Ik kon haar helpen en bijstaan maar het ging nu allemaal veel sneller. In 2016 werd zij acuut geopereerd. Een derde van haar long werd weggehaald, een heftige operatie. Ik werkte nog bij Connexxion maar had een andere leidinggevende. Ik heb mantelzorgverlof aangevraagd en volgens de CAO had ik recht op veertien dagen per jaar. Na die veertien dagen heb ik om meer vrije dagen gevraagd. Dat kon aanvankelijk niet maar ik heb mijn leidinggevende kunnen overtuigen van de noodzaak van extra vrije dagen. Uiteindelijk lukte het om twintig dagen extra verlof voor eigen rekening om te nemen. Gelukkig was ik in de omstandigheden dat ik dat ook kon doen. Ik kon de dagen naar eigen believen opnemen. Daardoor kon ik gedurende het laatste jaar van haar leven aan mantelzorg doen.
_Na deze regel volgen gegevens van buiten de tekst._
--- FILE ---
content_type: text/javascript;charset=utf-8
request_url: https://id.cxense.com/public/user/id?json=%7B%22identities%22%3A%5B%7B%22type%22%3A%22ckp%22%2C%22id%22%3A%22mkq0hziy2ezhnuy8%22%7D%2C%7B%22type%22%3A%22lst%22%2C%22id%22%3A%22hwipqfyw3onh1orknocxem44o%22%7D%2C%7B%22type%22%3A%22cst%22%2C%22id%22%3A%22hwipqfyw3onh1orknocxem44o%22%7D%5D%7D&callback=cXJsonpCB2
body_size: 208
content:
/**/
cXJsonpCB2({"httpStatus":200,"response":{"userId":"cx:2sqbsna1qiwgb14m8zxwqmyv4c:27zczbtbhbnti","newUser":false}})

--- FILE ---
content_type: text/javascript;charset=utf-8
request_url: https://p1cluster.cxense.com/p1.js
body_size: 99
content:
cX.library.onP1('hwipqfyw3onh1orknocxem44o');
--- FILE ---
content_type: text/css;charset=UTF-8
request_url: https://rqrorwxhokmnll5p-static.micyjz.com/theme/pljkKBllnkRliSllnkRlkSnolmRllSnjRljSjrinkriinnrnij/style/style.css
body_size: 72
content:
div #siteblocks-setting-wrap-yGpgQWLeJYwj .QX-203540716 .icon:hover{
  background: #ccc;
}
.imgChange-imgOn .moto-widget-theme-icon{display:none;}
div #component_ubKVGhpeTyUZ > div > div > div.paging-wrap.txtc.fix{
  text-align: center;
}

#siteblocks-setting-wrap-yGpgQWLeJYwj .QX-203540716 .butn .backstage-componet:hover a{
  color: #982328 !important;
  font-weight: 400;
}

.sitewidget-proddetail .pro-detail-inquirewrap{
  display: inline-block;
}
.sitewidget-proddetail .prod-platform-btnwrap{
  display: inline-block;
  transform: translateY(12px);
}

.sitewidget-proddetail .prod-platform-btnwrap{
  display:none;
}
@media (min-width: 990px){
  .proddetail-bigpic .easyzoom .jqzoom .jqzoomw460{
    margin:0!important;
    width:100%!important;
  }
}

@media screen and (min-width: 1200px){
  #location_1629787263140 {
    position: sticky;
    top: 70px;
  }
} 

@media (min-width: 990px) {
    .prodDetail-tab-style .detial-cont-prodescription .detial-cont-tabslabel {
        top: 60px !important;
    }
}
Nadien was er de begrafenis en kreeg ik officieel drie dagen vrij. Daarna is er niks meer over gezegd. Er werd niet meer over gesproken.
Na dit laatste overlijden ben ik er zelf veel over gaan praten. Dat had ik de voorgaande keren bijna niet gedaan. Het heeft me geholpen om weer opnieuw te beginnen. Het kost veel tijd en geduld om het leven weer leefbaar te krijgen. En ik ben gaan onderzoeken: wat is de dood? Ik ben o.a. naar Egypte geweest en heb onderzocht hoe de klassieke oudheid met zelfdoding omgaat.
Dood is in al zijn verschijningen een ‘fantastisch onderwerp’. Ik ben er nu veel bewuster mee bezig en praat daar graag over met iedereen. Ik wil laten zien hoe belangrijk het is om er over te praten. Maar je moet er wel zelf over beginnen. Verrassend genoeg blijkt het dan veel mensen te raken.